Under HIPAA regulations, mental health information privacy and security should also be a top priority for covered entities and business associates.
The Privacy Rule also states that there are certain circumstances where sensitive data “may need to be shared to ensure the patient receives the best treatment and for other important purposes, such as for the health and safety of the patient or others.”
“In all cases, disclosures to family members, friends, or other persons involved in the patient’s care or payment for care are to be limited to only the protected health information directly relevant to the person’s involvement in the patient’s care or payment for care,” HHS says on its website.
ONC has also been working to ensure that both patients and providers understand how patient data can be securely shared and in adherence with HIPAA regulations.
Toward the end of 2016 ONC released a fact sheet in conjunction with OCR, explaining that individuals might not utilize electronic health record data because of confusion around HIPAA.

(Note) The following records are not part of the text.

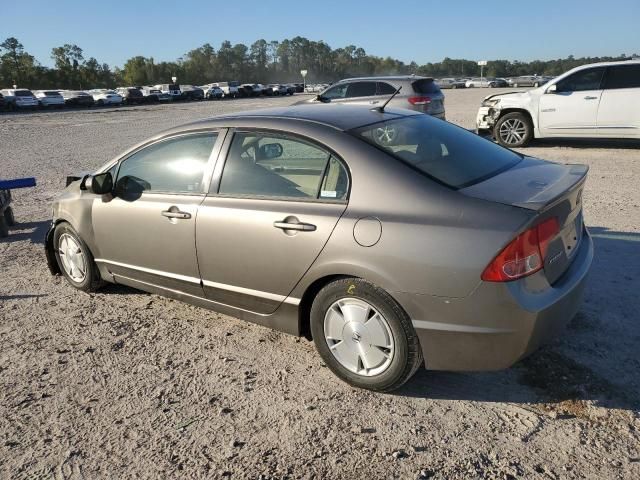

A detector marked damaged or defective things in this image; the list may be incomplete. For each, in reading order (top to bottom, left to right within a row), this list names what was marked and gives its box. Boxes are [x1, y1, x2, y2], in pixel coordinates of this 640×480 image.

damaged white vehicle [476, 60, 640, 147]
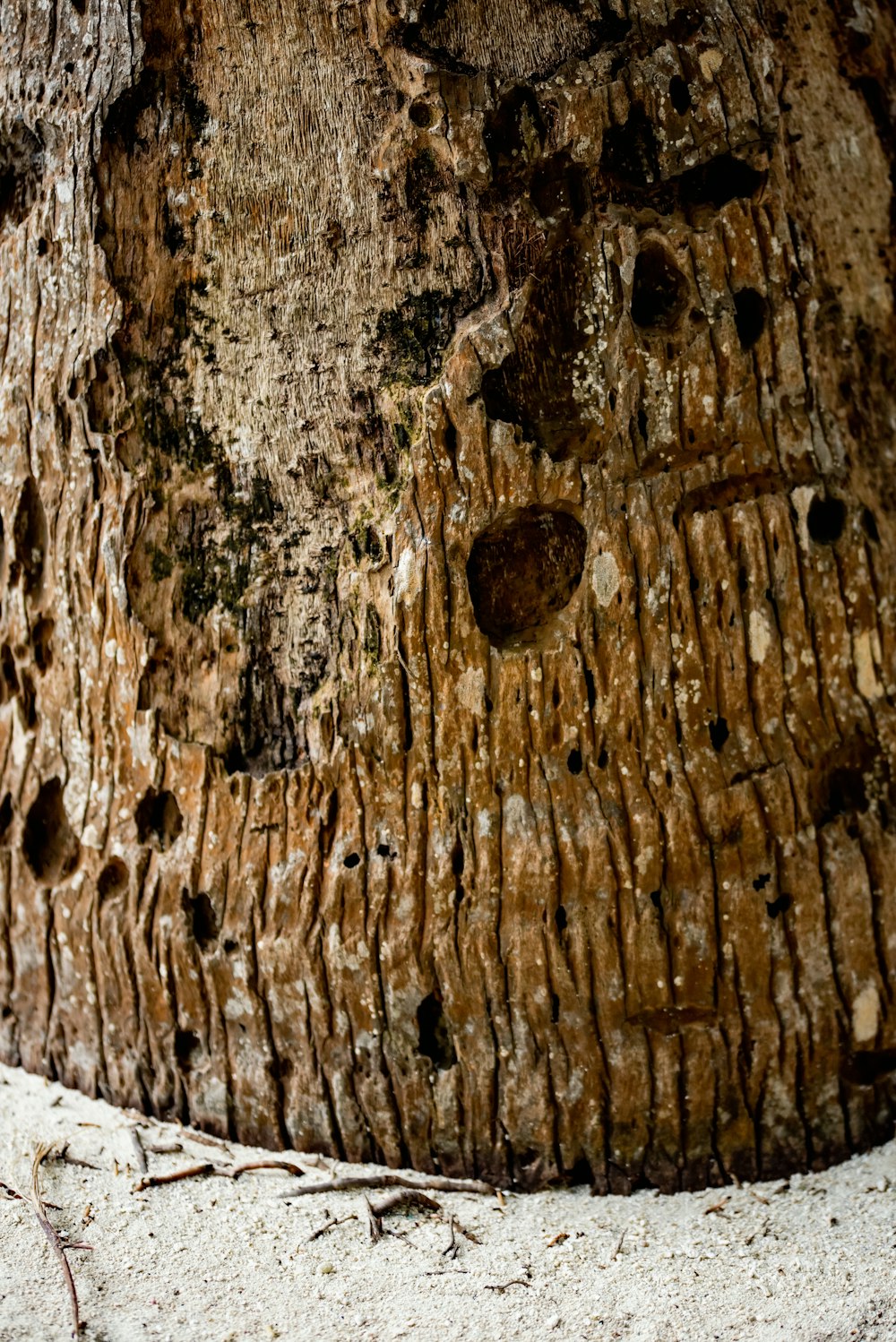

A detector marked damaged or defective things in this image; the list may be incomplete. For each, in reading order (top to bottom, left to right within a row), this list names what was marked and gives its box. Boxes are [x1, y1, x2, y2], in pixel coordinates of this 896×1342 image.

thin broken stick [30, 1143, 83, 1342]
thin broken stick [277, 1170, 493, 1202]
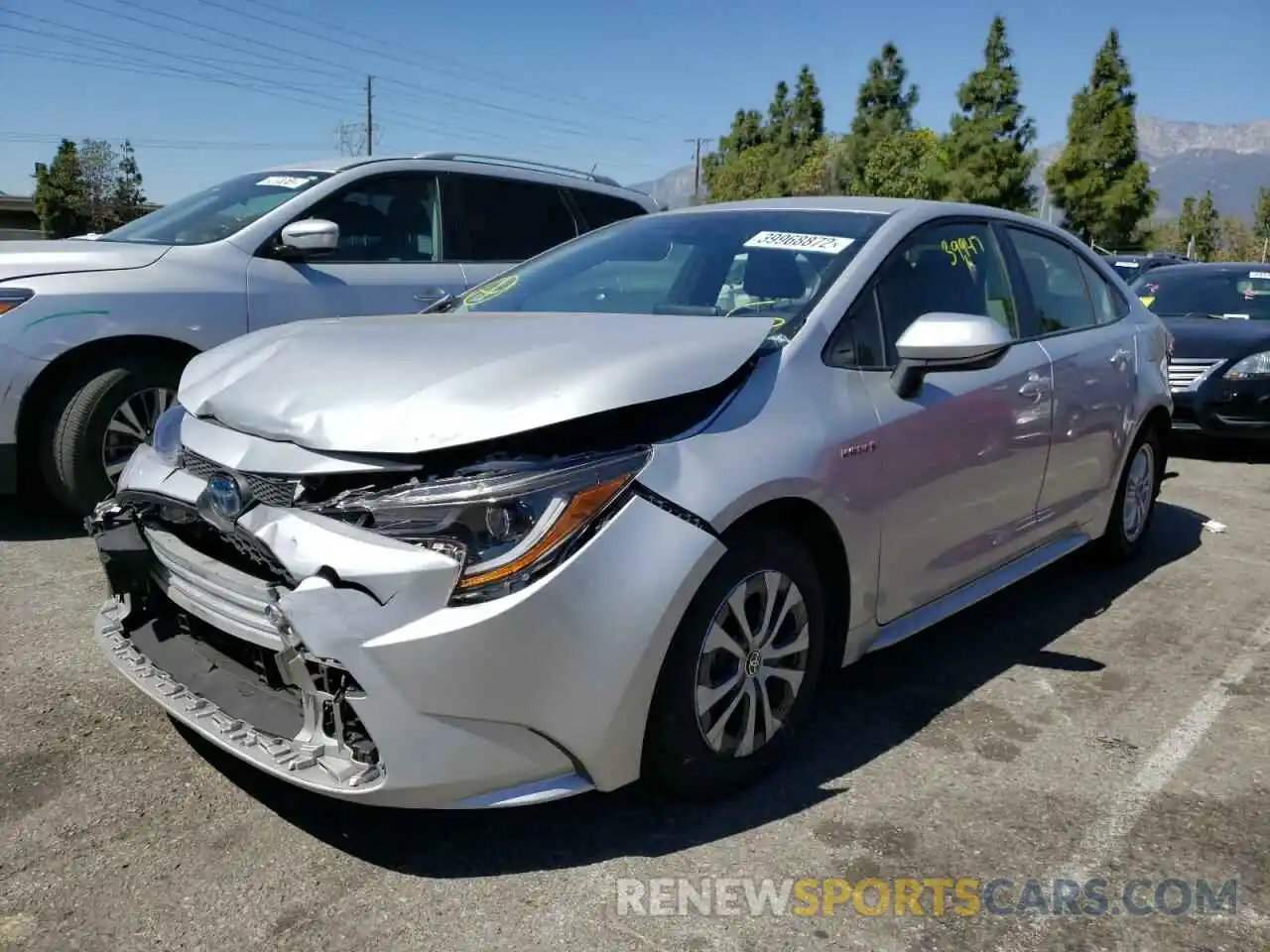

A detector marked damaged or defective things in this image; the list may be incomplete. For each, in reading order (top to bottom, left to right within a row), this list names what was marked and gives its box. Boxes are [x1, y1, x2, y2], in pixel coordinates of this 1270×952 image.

crumpled front hood [0, 238, 170, 282]
crumpled front hood [181, 307, 774, 452]
crumpled front hood [1159, 317, 1270, 359]
broken headlight assembly [318, 448, 655, 603]
damaged silver toyota corolla [86, 197, 1175, 805]
shattered front bumper [88, 442, 718, 805]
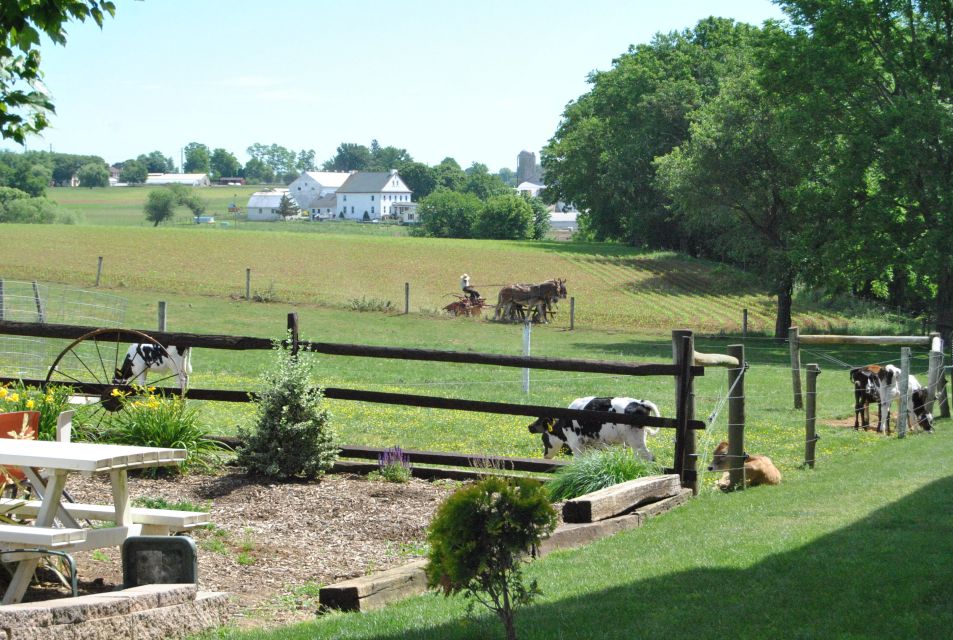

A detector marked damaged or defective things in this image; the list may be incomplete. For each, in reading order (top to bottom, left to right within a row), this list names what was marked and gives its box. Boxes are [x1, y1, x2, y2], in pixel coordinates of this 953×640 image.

HIPAA rules are meant to protect patients from improper data disclosures, but they also exist to ensure data can flow to support public health activities, according to then-ONC Chief Privacy Officer Lucia Savage and CDC Director of the Public Health Law Program, Office for State, Tribal, Local and Territorial Support Matthew Penn.
“ONC has highlighted the many circumstances in which HIPAA supports electronic exchange of PHI for treatment and specific kinds of health care operations,” Savage and Penn wrote in a blog post. “The new fact sheet provides examples about how HIPAA supports the electronic exchange of information, including contagious disease tracking, provider participation in cancer registries, and monitoring the health of children who have experienced lead poisoning.”
One scenario reviewed by ONC and OCR explained how data exchange may be subject to Food and Drug Administration (FDA) jurisdiction, as medical devices are subject to FDA jurisdiction.
ONC and OCR theoretically said that there was a recall of the fictional HeartWare2.0. The device was implanted in 35 patients before it was recalled. In this scenario, certain PHI (i.e. patient contact information and other health information about the affected patients) may be disclosed to the FDA.
The doctor must disclose only the information she deems necessary to support the recall, the agencies added. Additionally, the doctor may also seek the manufacturer’s input in making that decision, but it is not required.